- VHS cover featuring Avalanche, Hulk Hogan, Randy Savage
- Promotion: World Championship Wrestling
- Date: March 19, 1995
- City: Tupelo, Mississippi
- Venue: Tupelo Coliseum
- Attendance: 5,782
- Buy rate: 180,000
- Tagline: Unsanctioned, Unauthorized, Unbelievable!

Pay-per-view chronology
| ← Previous SuperBrawl V | Next → Slamboree |

Uncensored chronology
| ← Previous First | Next → 1996 |

= Uncensored (1995) =

1995 World Championship Wrestling pay-per-view event

The 1995 Uncensored was the inaugural Uncensored professional wrestling pay-per-view (PPV) event produced by World Championship Wrestling (WCW). It took place on March 19, 1995 from the Tupelo Coliseum in Tupelo, Mississippi.

==Storylines==
The event featured professional wrestling matches that involve different wrestlers from pre-existing scripted feuds and storylines. Professional wrestlers portray villains, heroes, or less distinguishable characters in the scripted events that build tension and culminate in a wrestling match or series of matches.

The concept of Uncensored was that it was an event that, in storylines, the (fictional) WCW Board of Directors had washed their hands of (in reality, it was a normally-booked WCW show, albeit one with a tendency to feature more gimmick matches than usual). Thus, each match on the card was ostensibly unsanctioned, meaning they were not subject to the normal rules of WCW-sanctioned wrestling matches; as a result, despite all five of the company's champions competing at the event, no titles were on the line.

==Event==

Other on-screen personnel
| Role: | Name: |
| Commentators | Tony Schiavone |
Bobby Heenan
| Interviewer | Mike Tenay |
| Ring announcers | Gary Michael Cappetta |
Michael Buffer
| Referees | Randy Anderson |
Nick Patrick

All of the pre-pay-per-view matches were broadcast live on WCW Main Event. The "King of the Road" match took place in the caged-off trailer of the Blacktop Bully's 18-wheeler truck, as it was driven (supposedly) around nearby roads. The object of the match was to climb to the top of the trailer's cage and sound a horn positioned there. Bully sounded the horn to win. This match was taped days earlier outside of Atlanta, Georgia and was heavily edited due to WCW's strict no-bleeding policy in place at the time; Dustin Rhodes and Bully were subsequently fired for blading during the match in violation of the policy.

GIVEN PROBLEM 1: In the Uncensored (1995) article, why were Dustin Rhodes and Bully fired?
GIVEN PROBLEM 2: List every person named under "Other on-screen personnel" in the Uncensored (1995) article.
None of the rows are needed here.

EXTRACTED ENTRIES:
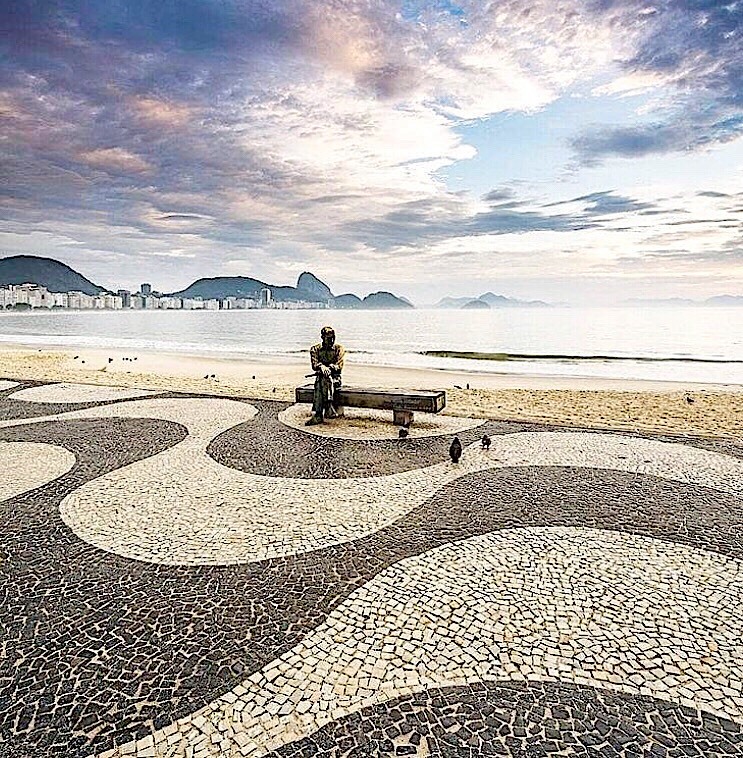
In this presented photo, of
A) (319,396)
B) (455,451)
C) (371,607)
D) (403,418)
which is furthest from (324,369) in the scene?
(371,607)

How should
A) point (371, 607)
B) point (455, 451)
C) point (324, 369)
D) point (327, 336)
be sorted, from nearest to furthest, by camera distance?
point (371, 607), point (455, 451), point (327, 336), point (324, 369)

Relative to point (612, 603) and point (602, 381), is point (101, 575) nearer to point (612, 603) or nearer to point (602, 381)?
point (612, 603)

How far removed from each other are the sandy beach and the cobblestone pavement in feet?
13.9

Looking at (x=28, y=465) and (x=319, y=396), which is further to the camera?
(x=319, y=396)

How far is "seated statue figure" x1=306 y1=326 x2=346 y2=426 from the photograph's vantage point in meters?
8.92

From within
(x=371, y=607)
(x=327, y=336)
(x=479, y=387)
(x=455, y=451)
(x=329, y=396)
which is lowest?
(x=479, y=387)

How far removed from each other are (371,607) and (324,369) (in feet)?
18.4

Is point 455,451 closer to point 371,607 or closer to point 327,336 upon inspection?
point 327,336

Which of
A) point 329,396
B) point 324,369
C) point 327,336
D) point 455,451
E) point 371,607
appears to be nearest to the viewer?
point 371,607

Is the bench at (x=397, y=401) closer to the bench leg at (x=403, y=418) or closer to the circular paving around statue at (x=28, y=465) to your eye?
the bench leg at (x=403, y=418)

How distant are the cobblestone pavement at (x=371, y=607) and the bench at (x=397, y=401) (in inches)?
72.0

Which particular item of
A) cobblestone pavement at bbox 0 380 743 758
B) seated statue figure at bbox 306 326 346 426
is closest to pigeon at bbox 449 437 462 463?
cobblestone pavement at bbox 0 380 743 758

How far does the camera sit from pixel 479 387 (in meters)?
17.5

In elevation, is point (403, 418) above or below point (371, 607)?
above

COMPLETE RESPONSE 1: They were fired for blading during the "King of the Road" match, which violated WCW's no-bleeding policy.

COMPLETE RESPONSE 2: Tony Schiavone, Bobby Heenan, Mike Tenay, Gary Michael Cappetta, Michael Buffer, Randy Anderson, Nick Patrick